*** Material for this task ***
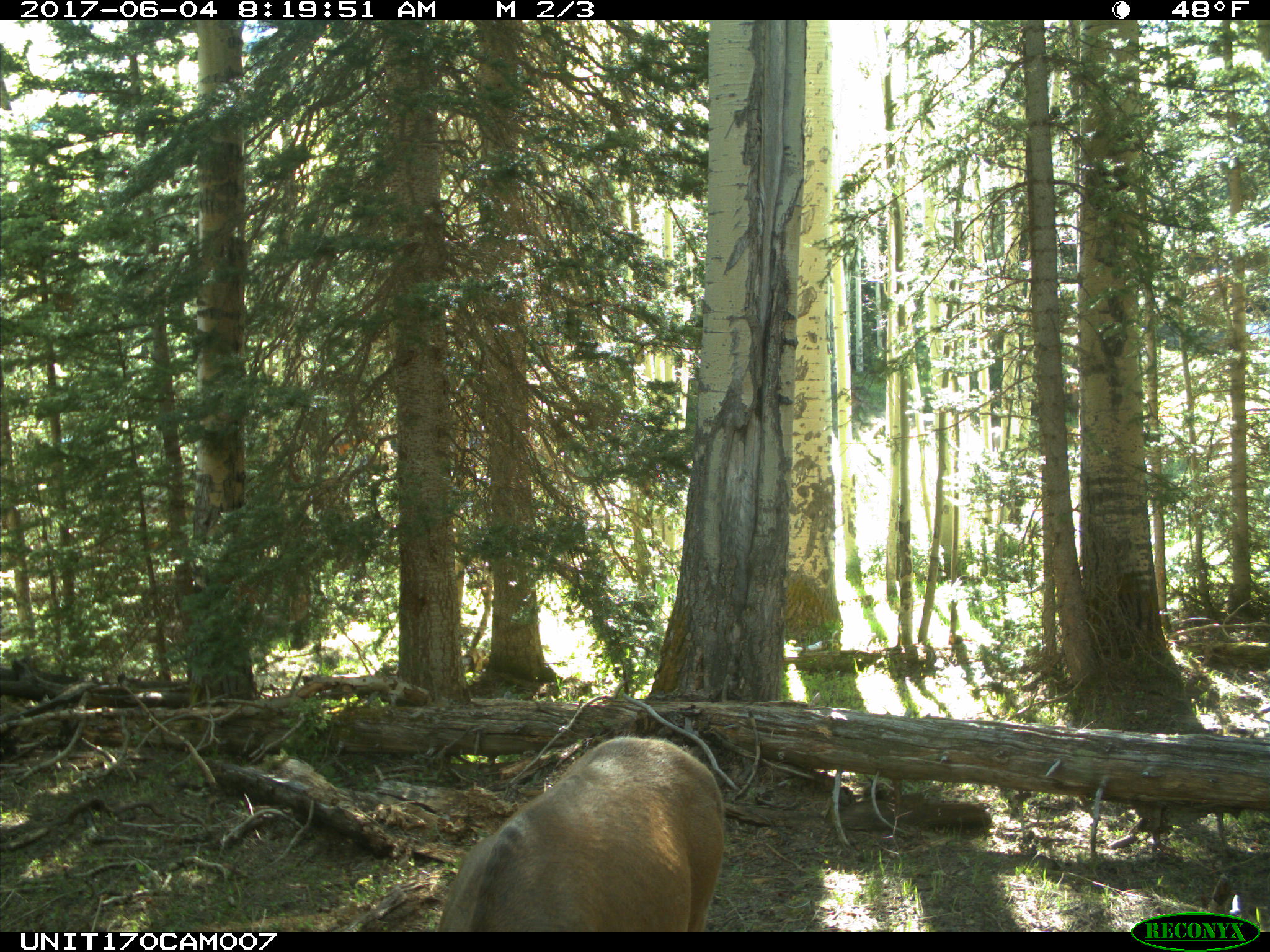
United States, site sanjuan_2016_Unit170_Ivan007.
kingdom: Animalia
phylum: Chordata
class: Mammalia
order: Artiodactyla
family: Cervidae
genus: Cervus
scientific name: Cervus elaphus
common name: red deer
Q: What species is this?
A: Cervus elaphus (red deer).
*** End of Material for this task ***
*** Material for this task ***
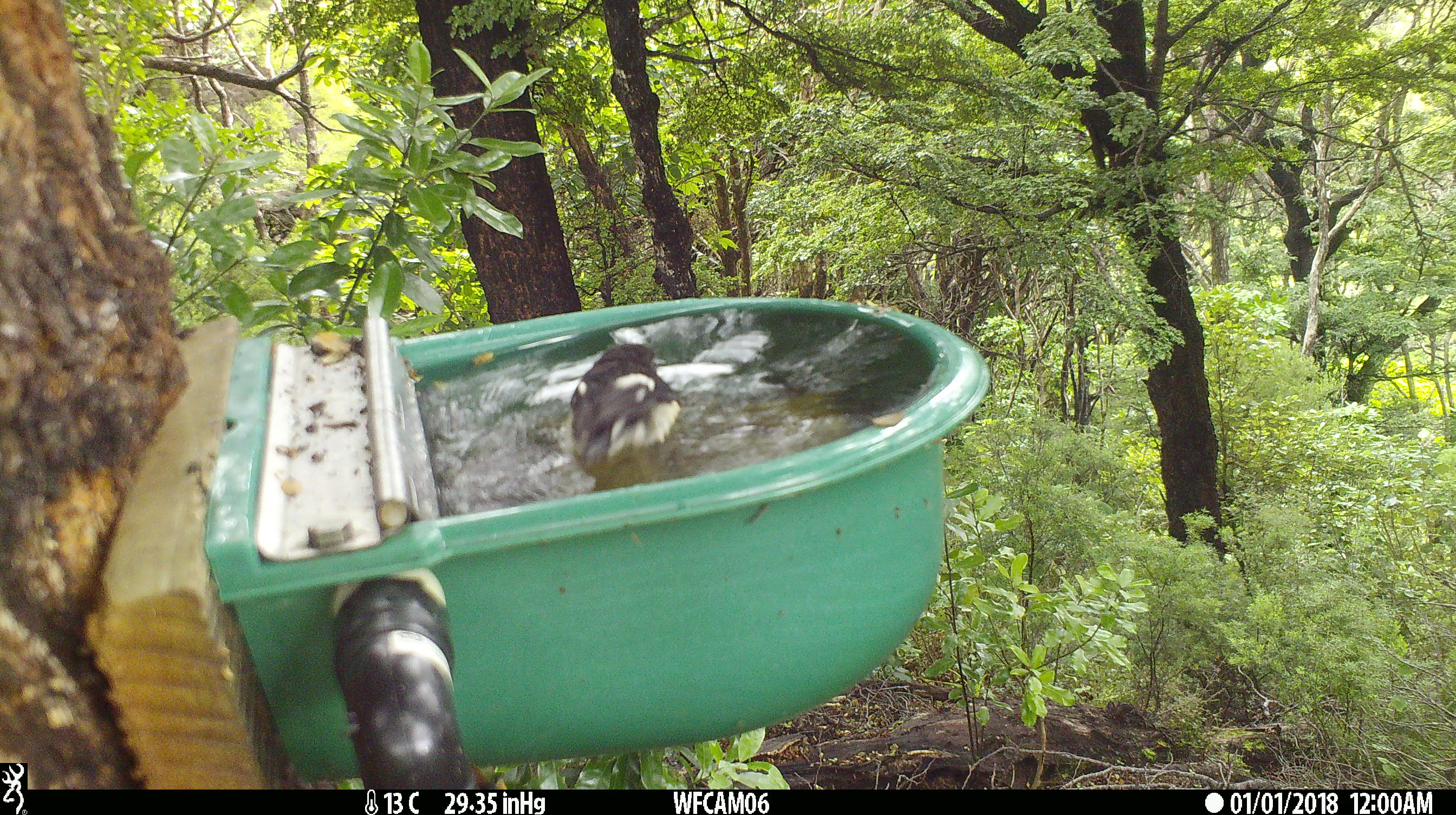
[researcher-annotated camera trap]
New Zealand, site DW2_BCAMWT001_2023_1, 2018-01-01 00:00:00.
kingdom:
*** End of Material for this task ***
Among the records above, repeat exactly the line with "United States, site", the line with "A: Cervus elaphus (red deer).", and every line in between, and only those.

United States, site sanjuan_2016_Unit170_Ivan007.
kingdom: Animalia
phylum: Chordata
class: Mammalia
order: Artiodactyla
family: Cervidae
genus: Cervus
scientific name: Cervus elaphus
common name: red deer
Q: What species is this?
A: Cervus elaphus (red deer).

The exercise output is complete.